New Article: Kicked While They’re Down: Deficiency Judgments and the Great Recession

New article: Ariel Olson, Kicked While They’re Down: Deficiency Judgments and the Great Recession, 67 Emory L. Rev. 1273 (2018). Abstract below:

In the District of Columbia and forty-two states, if a borrower defaults on her mortgage payments, the lender may be able to take more than just her home. If the foreclosed property sells for less than the total amount of outstanding debt, the lender can file a claim for the outstanding balance to obtain a deficiency judgment.

When the economy is in crisis and housing prices are depressed, deficiency judgments can reach hundreds of thousands of dollars. Lenders can wait to collect these judgments until interest has accrued, further increasing the hardship on the defaulting borrower. For most borrowers who default because they can no longer afford their loans, a deficiency judgment is unmanageable—their only option is to file for bankruptcy.

State legislatures enacted various forms of anti-deficiency laws after the foreclosure crisis of the Great Depression, with the goal of protecting borrowers from losing their homes and being forced to file for bankruptcy by deficiency judgments. However, fewer than ten states currently have laws that achieve this goal for all residential borrowers who default due to financial hardship.

Although some scholars argue that prohibiting deficiency judgments will lead to increased strategic default by borrowers who still have the financial resources to make their monthly payments, several recent studies discount this hypothesis.

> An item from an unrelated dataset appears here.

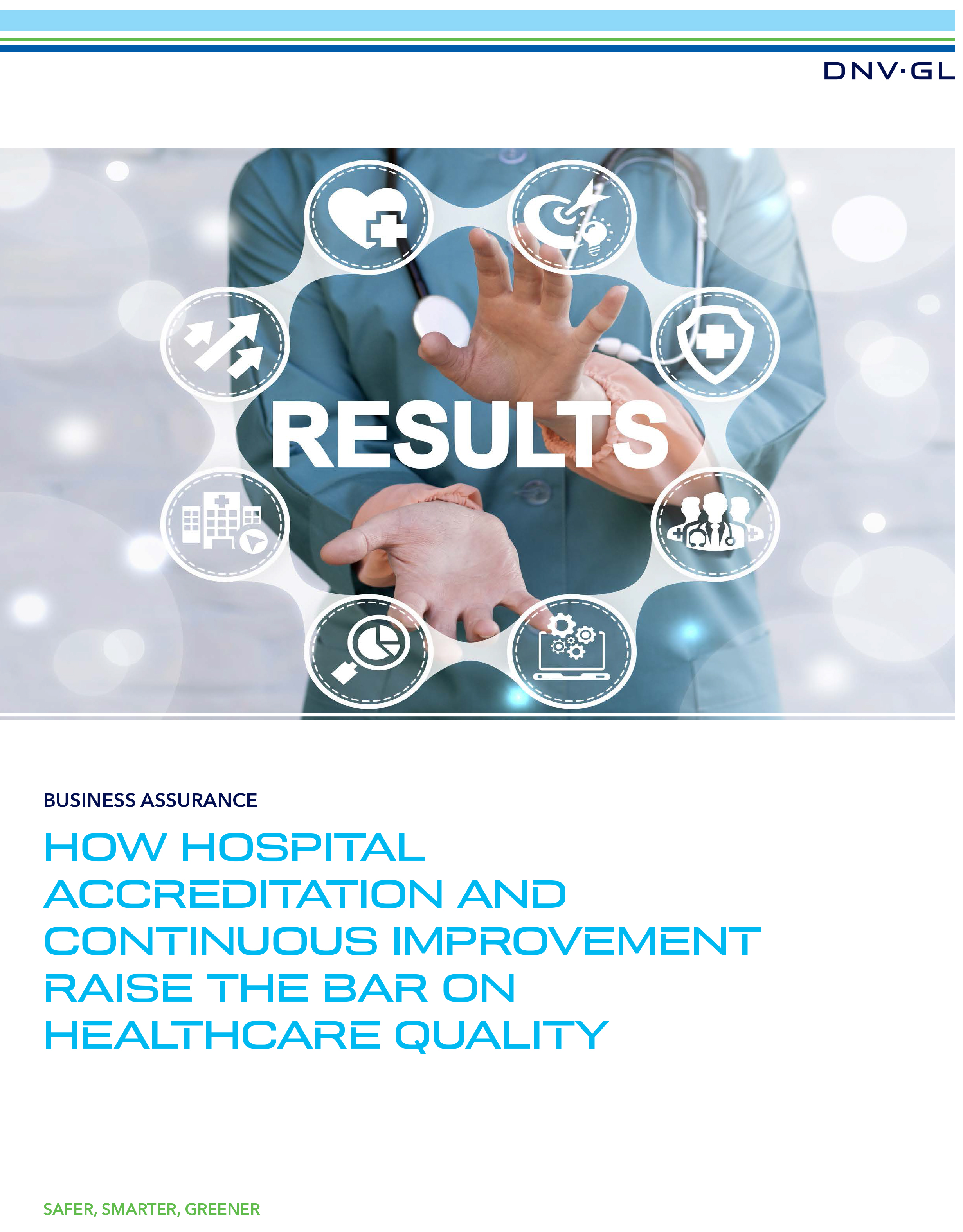 DNV·GL

RESULTS

BUSINESS ASSURANCE

HOW HOSPITAL ACCREDITATION AND CONTINUOUS IMPROVEMENT RAISE THE BAR ON HEALTHCARE QUALITY

SAFER, SMARTER, GREENER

The ability of lenders to predict and protect themselves from losses related to borrower default, as well as the increase in predatory lending practices leading unsuspecting borrowers to take out unsustainable loans, necessitate a legislative response. This Comment argues that states have a valid interest in protecting their citizens from financial ruin—and in encouraging recovery over punishment—and should enact legislation prohibiting deficiency judgments for residential borrowers.